The paper investigates inverse (deconvolution) problems in a quantum-field-inspired setting by analyzing neural networks through their asymptotic Gaussian-process limits. It formalizes two main limits—the linear (NTK) limit and the infinite-width (NNGP) limit—and relates them to BG methods, comparing their performance on a lattice harmonic oscillator with a known analytical solution. Across numerical experiments, the Gaussian-process variants (NNGP and NTK-GP) outperform a finite-width fully connected NN, and increasing width drives the NN toward GP behavior, while a non-Bayesian NTK-GP presents a different interpretation of the learned solution.

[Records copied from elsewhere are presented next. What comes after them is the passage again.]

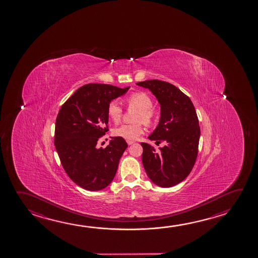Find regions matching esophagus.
<instances>
[{"mask_svg": "<svg viewBox=\"0 0 258 258\" xmlns=\"http://www.w3.org/2000/svg\"><path fill=\"white\" fill-rule=\"evenodd\" d=\"M127 145H132V144H134V143H135V142H134V141H130V140H127Z\"/></svg>", "mask_w": 258, "mask_h": 258, "instance_id": "obj_1", "label": "esophagus"}]
</instances>
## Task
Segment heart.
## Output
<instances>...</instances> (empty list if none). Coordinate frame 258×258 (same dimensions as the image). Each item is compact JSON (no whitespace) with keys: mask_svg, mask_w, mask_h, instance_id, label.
<instances>
[{"mask_svg":"<svg viewBox=\"0 0 258 258\" xmlns=\"http://www.w3.org/2000/svg\"><path fill=\"white\" fill-rule=\"evenodd\" d=\"M126 103L130 108L138 109L136 114L135 124H124L114 130V134L122 138L124 140L134 141L140 135L143 134L144 127L143 122L146 125H151L155 120V111L152 109L153 101L151 98L143 91L133 92L126 98ZM108 117L114 123H118L122 116V109L117 100H111L107 108Z\"/></svg>","mask_w":258,"mask_h":258,"instance_id":"1","label":"heart"}]
</instances>
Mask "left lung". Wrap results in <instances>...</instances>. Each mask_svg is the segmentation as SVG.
Masks as SVG:
<instances>
[{
    "label": "left lung",
    "mask_w": 258,
    "mask_h": 258,
    "mask_svg": "<svg viewBox=\"0 0 258 258\" xmlns=\"http://www.w3.org/2000/svg\"><path fill=\"white\" fill-rule=\"evenodd\" d=\"M137 85L149 89L160 104L159 122L149 140L166 143L157 150L142 142V163L154 184L170 187L184 180L194 167L200 137L198 115L189 98L173 84L149 80Z\"/></svg>",
    "instance_id": "1"
}]
</instances>
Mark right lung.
<instances>
[{
    "label": "right lung",
    "mask_w": 258,
    "mask_h": 258,
    "mask_svg": "<svg viewBox=\"0 0 258 258\" xmlns=\"http://www.w3.org/2000/svg\"><path fill=\"white\" fill-rule=\"evenodd\" d=\"M128 89L86 84L78 89L59 109L55 126V148L67 175L84 189H103L117 173L127 142L113 137L105 149H98L97 144L109 131L108 104Z\"/></svg>",
    "instance_id": "add662e5"
}]
</instances>
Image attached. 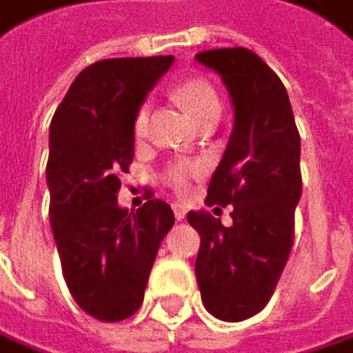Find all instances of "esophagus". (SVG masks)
Returning a JSON list of instances; mask_svg holds the SVG:
<instances>
[{
  "label": "esophagus",
  "instance_id": "esophagus-1",
  "mask_svg": "<svg viewBox=\"0 0 353 353\" xmlns=\"http://www.w3.org/2000/svg\"><path fill=\"white\" fill-rule=\"evenodd\" d=\"M185 212H188V210H185V206H183V204H179V202H176V204H174V214H176L177 220H183V218H185Z\"/></svg>",
  "mask_w": 353,
  "mask_h": 353
}]
</instances>
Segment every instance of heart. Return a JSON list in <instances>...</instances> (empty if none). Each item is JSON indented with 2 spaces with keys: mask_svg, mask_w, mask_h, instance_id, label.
Returning <instances> with one entry per match:
<instances>
[{
  "mask_svg": "<svg viewBox=\"0 0 353 353\" xmlns=\"http://www.w3.org/2000/svg\"><path fill=\"white\" fill-rule=\"evenodd\" d=\"M176 99L185 107V111L190 112L198 123H204L210 119H216L220 114V97L216 92V88L204 79H185L174 88ZM149 114H151V105L143 103L133 119V135L137 139H143L147 135V127H149ZM204 174V165L202 161L196 159H179L170 163L161 179L177 194H185L190 192L194 179Z\"/></svg>",
  "mask_w": 353,
  "mask_h": 353,
  "instance_id": "obj_1",
  "label": "heart"
}]
</instances>
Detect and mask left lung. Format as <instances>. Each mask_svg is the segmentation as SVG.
<instances>
[{
  "label": "left lung",
  "mask_w": 353,
  "mask_h": 353,
  "mask_svg": "<svg viewBox=\"0 0 353 353\" xmlns=\"http://www.w3.org/2000/svg\"><path fill=\"white\" fill-rule=\"evenodd\" d=\"M196 60L222 77L234 105V131L206 196L210 206L232 204V226L188 212L200 234L196 279L214 317L242 321L269 303L291 254L301 137L283 82L259 54L218 48Z\"/></svg>",
  "instance_id": "obj_1"
}]
</instances>
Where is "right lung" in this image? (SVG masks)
Here are the masks:
<instances>
[{
	"mask_svg": "<svg viewBox=\"0 0 353 353\" xmlns=\"http://www.w3.org/2000/svg\"><path fill=\"white\" fill-rule=\"evenodd\" d=\"M174 56L107 58L86 66L52 117L46 179L62 274L84 313L123 321L143 303L159 244L176 218L168 202L117 204L135 155L133 119Z\"/></svg>",
	"mask_w": 353,
	"mask_h": 353,
	"instance_id": "right-lung-1",
	"label": "right lung"
}]
</instances>
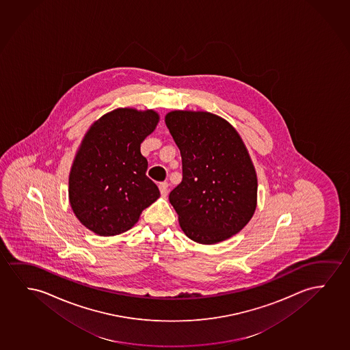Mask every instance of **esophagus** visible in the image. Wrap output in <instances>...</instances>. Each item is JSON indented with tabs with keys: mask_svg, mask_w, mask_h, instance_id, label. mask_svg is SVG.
Instances as JSON below:
<instances>
[{
	"mask_svg": "<svg viewBox=\"0 0 350 350\" xmlns=\"http://www.w3.org/2000/svg\"><path fill=\"white\" fill-rule=\"evenodd\" d=\"M159 189H160V193H161L162 196H166L168 193V183H160L159 184Z\"/></svg>",
	"mask_w": 350,
	"mask_h": 350,
	"instance_id": "esophagus-1",
	"label": "esophagus"
}]
</instances>
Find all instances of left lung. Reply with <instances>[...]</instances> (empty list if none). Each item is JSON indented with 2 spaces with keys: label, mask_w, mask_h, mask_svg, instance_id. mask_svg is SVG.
Here are the masks:
<instances>
[{
  "label": "left lung",
  "mask_w": 350,
  "mask_h": 350,
  "mask_svg": "<svg viewBox=\"0 0 350 350\" xmlns=\"http://www.w3.org/2000/svg\"><path fill=\"white\" fill-rule=\"evenodd\" d=\"M165 122L182 155V182L168 198L183 232L201 244L232 237L258 202V177L239 132L209 111H168Z\"/></svg>",
  "instance_id": "1"
}]
</instances>
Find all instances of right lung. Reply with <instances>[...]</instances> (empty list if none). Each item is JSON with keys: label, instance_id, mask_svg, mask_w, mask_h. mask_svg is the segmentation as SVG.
<instances>
[{"label": "right lung", "instance_id": "obj_1", "mask_svg": "<svg viewBox=\"0 0 350 350\" xmlns=\"http://www.w3.org/2000/svg\"><path fill=\"white\" fill-rule=\"evenodd\" d=\"M159 120L152 109L117 108L83 137L70 171L68 200L77 219L92 232L103 237L126 232L160 198L141 154V143Z\"/></svg>", "mask_w": 350, "mask_h": 350}]
</instances>
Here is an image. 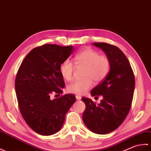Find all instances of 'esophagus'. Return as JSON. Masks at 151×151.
Listing matches in <instances>:
<instances>
[{"label":"esophagus","instance_id":"esophagus-1","mask_svg":"<svg viewBox=\"0 0 151 151\" xmlns=\"http://www.w3.org/2000/svg\"><path fill=\"white\" fill-rule=\"evenodd\" d=\"M76 98L77 100H81V97L80 96H78V95H76Z\"/></svg>","mask_w":151,"mask_h":151}]
</instances>
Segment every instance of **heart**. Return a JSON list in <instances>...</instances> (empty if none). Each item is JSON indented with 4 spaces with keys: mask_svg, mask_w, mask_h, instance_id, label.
<instances>
[{
    "mask_svg": "<svg viewBox=\"0 0 151 151\" xmlns=\"http://www.w3.org/2000/svg\"><path fill=\"white\" fill-rule=\"evenodd\" d=\"M73 61L76 66H85L81 79L75 80L67 87L68 92L73 94L83 95L92 88L93 80L96 83L101 82L110 71V61L106 55H99V52L92 49H85L75 55ZM69 59L63 61L59 66V71L66 81L73 79L75 65Z\"/></svg>",
    "mask_w": 151,
    "mask_h": 151,
    "instance_id": "1",
    "label": "heart"
}]
</instances>
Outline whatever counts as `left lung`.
Returning a JSON list of instances; mask_svg holds the SVG:
<instances>
[{
	"mask_svg": "<svg viewBox=\"0 0 151 151\" xmlns=\"http://www.w3.org/2000/svg\"><path fill=\"white\" fill-rule=\"evenodd\" d=\"M101 48L110 61V69L106 78L93 88L92 96L102 95L98 105L83 97L86 108L83 120L89 130L106 134L116 130L128 115L131 107L135 78L128 59L117 46L106 42H93Z\"/></svg>",
	"mask_w": 151,
	"mask_h": 151,
	"instance_id": "1",
	"label": "left lung"
}]
</instances>
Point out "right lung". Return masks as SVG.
I'll return each mask as SVG.
<instances>
[{
  "instance_id": "add662e5",
  "label": "right lung",
  "mask_w": 151,
  "mask_h": 151,
  "mask_svg": "<svg viewBox=\"0 0 151 151\" xmlns=\"http://www.w3.org/2000/svg\"><path fill=\"white\" fill-rule=\"evenodd\" d=\"M73 52L72 46L43 45L32 50L17 73L15 87L20 112L33 131L50 136L61 129L65 115L76 101L73 94H61L65 83L59 71L61 63Z\"/></svg>"
}]
</instances>
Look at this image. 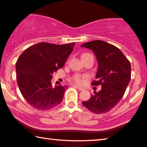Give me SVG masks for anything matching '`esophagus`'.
<instances>
[{"mask_svg": "<svg viewBox=\"0 0 147 147\" xmlns=\"http://www.w3.org/2000/svg\"><path fill=\"white\" fill-rule=\"evenodd\" d=\"M74 87H76V88H77V89H78V90H80V91H83V90H84V89H83V87H81L78 86V85H74Z\"/></svg>", "mask_w": 147, "mask_h": 147, "instance_id": "1", "label": "esophagus"}]
</instances>
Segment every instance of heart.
Returning <instances> with one entry per match:
<instances>
[{
	"mask_svg": "<svg viewBox=\"0 0 147 147\" xmlns=\"http://www.w3.org/2000/svg\"><path fill=\"white\" fill-rule=\"evenodd\" d=\"M90 55V54L86 53V54H84V55H83V56H85V55ZM85 78V77H84V76H82L78 75V74H76V75H74L73 77H72L71 80H73L74 82L78 83V84H82V83H83V81H84Z\"/></svg>",
	"mask_w": 147,
	"mask_h": 147,
	"instance_id": "b5f03b06",
	"label": "heart"
}]
</instances>
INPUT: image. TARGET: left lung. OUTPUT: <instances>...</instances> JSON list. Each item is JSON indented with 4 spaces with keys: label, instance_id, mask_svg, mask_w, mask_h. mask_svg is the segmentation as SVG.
Listing matches in <instances>:
<instances>
[{
    "label": "left lung",
    "instance_id": "obj_1",
    "mask_svg": "<svg viewBox=\"0 0 147 147\" xmlns=\"http://www.w3.org/2000/svg\"><path fill=\"white\" fill-rule=\"evenodd\" d=\"M81 47L91 49L95 55L98 66L96 80L91 84L102 86L83 105L95 114L108 112L120 101L129 83V61L118 48L103 40H92Z\"/></svg>",
    "mask_w": 147,
    "mask_h": 147
}]
</instances>
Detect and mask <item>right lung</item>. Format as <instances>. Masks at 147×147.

The results suggest that, for this problem, nonlinear finite-width corrections may be unnecessary and motivate further study of training dynamics and architecture extensions (e.g., CNNs) to generalize these findings to more realistic inverse problems.

Abstract

This paper presents a study of the effectiveness of Neural Network (NN) techniques for deconvolution inverse problems relevant for applications in Quantum Field Theory, but also in more general contexts. We consider NN's asymptotic limits, corresponding to Gaussian Processes (GPs), where non-linearities in the parameters of the NN can be neglected. Using these resulting GPs, we address the deconvolution inverse problem in the case of a quantum harmonic oscillator simulated through Monte Carlo techniques on a lattice. In this simple toy model, the results of the inversion can be compared with the known analytical solution. Our findings indicate that solving the inverse problem with a NN yields less performing results than those obtained using the GPs derived from NN's asymptotic limits. Furthermore, we observe the trained NN's accuracy approaching that of GPs with increasing layer width. Notably, one of these GPs defies interpretation as a probabilistic model, offering a novel perspective compared to established methods in the literature. Our results suggest the need for detailed studies of the training dynamics in more realistic set-ups.

Figures (3)

• Figure 1: Comparison of the results obtained using a neural network and its asymptotic limits corresponding to GPs. The dashed green line represents smeared spectral density, smeared with a Gaussian width $\sigma=0.01$. The three methods are trained using the training set described in Appendix \ref{['TrainingApp']} with Gaussian bumps at fixed value of $\sigma=0.01$. The final uncertainties are obtained by bootstrap resampling. In the NTK-GP case they are smaller than the symbols.
• Figure 2: The figure shows numerically the large width limit of the neural network. Our results clearly show that in the large width limit, $w \rightarrow \infty$, the outcome of the neural network tends to the GPs' ones.
• Figure 3: The figure shows the spectral functions used as training set, generated as a superposition of Gaussian distributions. The value of $\sigma$ is fixed at 0.01, while $\mu$ is randomly generated within the interval [0,0.3].